By Eugene Davidovich
In March of this year medical cannabis advocates with Canvass for a Cause and San Diego Americans for Safe Access began circulating a petition to place the Safe Access Ordinance of Imperial Beach on the November 2012 ballot.
If passed the initiative would repeal the current ordinance prohibiting four or more patients from associating anywhere in the city to cultivate medical cannabis, and replace it with strict zoning and operational requirements for medical cannabis dispensing collectives.
On June 8th less than three months after the signature drive began, advocates submitted over 1,550 valid signatures to the City Clerk for processing. On June 21 the Clerk announced the signatures were sufficient and the petition valid; the official reading of the certification of the petition was subsequently placed on the agenda for the July 18th City Council meeting.
At the July 18th meeting, Council was presented with several options: adopt the proposed ordinance outright, send it to the November ballot, write a competing initiative, or ask for an impact report to be completed by city staff.
Ordering a report which could take as long as thirty days to complete would have required the results presented to Council at the Aug. 15 meeting. This would be five days past the deadline issued by the Registrar of Voters to place all initiatives from local municipalities on the November ballot. The five day delay would have forced the people’s vote to be delayed for two years until the next general election in 2014.

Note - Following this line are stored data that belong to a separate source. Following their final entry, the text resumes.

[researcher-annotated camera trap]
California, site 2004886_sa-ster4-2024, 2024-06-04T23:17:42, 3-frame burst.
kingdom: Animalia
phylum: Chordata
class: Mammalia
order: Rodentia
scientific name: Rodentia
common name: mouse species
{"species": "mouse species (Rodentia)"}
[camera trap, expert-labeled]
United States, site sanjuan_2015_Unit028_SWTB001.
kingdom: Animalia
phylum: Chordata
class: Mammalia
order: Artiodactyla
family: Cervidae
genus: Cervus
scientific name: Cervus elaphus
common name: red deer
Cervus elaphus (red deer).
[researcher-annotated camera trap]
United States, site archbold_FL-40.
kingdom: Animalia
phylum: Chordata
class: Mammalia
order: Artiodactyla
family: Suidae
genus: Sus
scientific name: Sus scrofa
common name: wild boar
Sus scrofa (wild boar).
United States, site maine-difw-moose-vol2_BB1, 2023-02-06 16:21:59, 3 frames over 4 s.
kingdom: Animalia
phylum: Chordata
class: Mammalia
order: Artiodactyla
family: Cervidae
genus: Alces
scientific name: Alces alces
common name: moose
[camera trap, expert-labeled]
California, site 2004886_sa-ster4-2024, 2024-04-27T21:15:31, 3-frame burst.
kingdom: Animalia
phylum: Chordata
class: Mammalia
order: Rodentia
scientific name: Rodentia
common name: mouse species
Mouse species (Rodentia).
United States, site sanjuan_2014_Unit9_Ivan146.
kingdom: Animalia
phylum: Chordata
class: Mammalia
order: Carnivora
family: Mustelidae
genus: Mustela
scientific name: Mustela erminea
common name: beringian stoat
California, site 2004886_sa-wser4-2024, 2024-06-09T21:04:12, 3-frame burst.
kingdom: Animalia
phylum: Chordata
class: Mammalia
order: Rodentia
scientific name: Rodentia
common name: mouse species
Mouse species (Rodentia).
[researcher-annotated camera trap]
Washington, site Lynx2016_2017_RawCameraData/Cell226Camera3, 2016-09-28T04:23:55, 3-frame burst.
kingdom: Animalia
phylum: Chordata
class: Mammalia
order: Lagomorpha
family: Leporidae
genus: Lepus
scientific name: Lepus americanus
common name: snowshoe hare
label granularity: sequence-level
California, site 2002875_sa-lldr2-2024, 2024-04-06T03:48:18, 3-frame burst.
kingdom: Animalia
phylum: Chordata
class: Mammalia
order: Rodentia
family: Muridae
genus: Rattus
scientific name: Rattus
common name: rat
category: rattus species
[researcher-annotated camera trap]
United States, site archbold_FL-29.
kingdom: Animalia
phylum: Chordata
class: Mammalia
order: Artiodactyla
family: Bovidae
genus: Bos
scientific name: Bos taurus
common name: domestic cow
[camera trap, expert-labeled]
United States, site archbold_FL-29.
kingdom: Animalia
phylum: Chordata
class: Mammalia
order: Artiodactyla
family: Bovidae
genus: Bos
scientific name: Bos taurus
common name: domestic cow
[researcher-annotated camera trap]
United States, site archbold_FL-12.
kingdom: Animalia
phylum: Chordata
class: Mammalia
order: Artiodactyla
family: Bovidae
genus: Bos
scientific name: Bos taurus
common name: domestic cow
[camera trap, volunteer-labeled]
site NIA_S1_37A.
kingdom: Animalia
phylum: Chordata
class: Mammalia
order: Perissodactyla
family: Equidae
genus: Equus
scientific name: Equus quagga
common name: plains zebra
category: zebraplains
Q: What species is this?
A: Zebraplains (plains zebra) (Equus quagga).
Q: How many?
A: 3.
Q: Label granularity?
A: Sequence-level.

Most members of the media and public were convinced Council would request the report and delay the vote. In fact, Mayor Janney and City Manager Brown both indicated that’s what they would be vying for leading up to the meeting. To everyone’s surprise however, at the July 18th meeting Council did not order the report, instead opted to place the proposed initiative on the November ballot assuring the public their vote would not be delayed.
Council did however decide the initiative was not strict enough and a competing measure should be written. They voted to create a subcommittee headed by Council members Brian P. Bilbray and Edward J. Spriggs to work on it. The subcommittee was to write a competing measure with more stringent zoning restrictions limiting access to only one sole licensed dispensary in the city and modeling it after San Diego County’s current ordinance regulating the sole permitted cooperative in the county.
The competing measure was to be brought back to council at the next meeting on August 1st so they would not miss the August 10th deadline and have enough time to place it along side the voter-driven initiative on November’s ballot.
After the subcommittee met and discussed what should be in the ordinance, they provided their recommendations to the City Manager and were expecting to receive a draft ordinance that actually reflected what they asked for; an initiative allowing one dispensary in the city. Instead, they received an outright ban very cleverly masked as complex regulations.
The full text of this competing measure was not made available to the public or to council members themselves until one day prior to the meeting, ensuring no one had enough time to analyze it and figure out the City Manager’s scheme.
Fortunately advocates and members of the community quickly identified the trick and exposed it to the full council during public comment.
Advocates and community members alike told council members, under the competing initiative even two patients associating to cultivate one cannabis plant would be required to apply for a certificate and get a background check.
If they qualified for the certificate and passed the background check, the two patients wishing to cultivate their own medicine would have to comply with another provision of the ordinance; no cultivation on site.
As a result of this ‘catch 22’, the competing measure would have prohibited as little as two or more patients from growing medicine in their own home, making the measure worse then the current ban which limits four or more patients from doing so.
As soon as advocates exposed these issues council members scrambled to look through the text of the measure to confirm. Several council members even asked the City Attorney and Manager about the concerns raised by the public.
After giving a long-winded and very confusing answer, the City Attorney essentially agreed with advocates’ concerns after which in a narrow 3-2 vote, Council abandoned the competing initiative.
This November, Imperial Beach voters will now decide whether to continue to criminalize the most vulnerable members through unconstitutional bans or to allow sick and dying patients to cultivate their own medicine in their homes as well as create strict zoning and operational requirements for dispensing collectives in the City.
Advocates are confident that once presented with a choice voters in the city will choose Safe Access rather then a ban, deciding once and for all to resolve the medical cannabis issue and to allow qualified patients to have safe, local, reliable access a medicine that in many cases is their one and only alternative.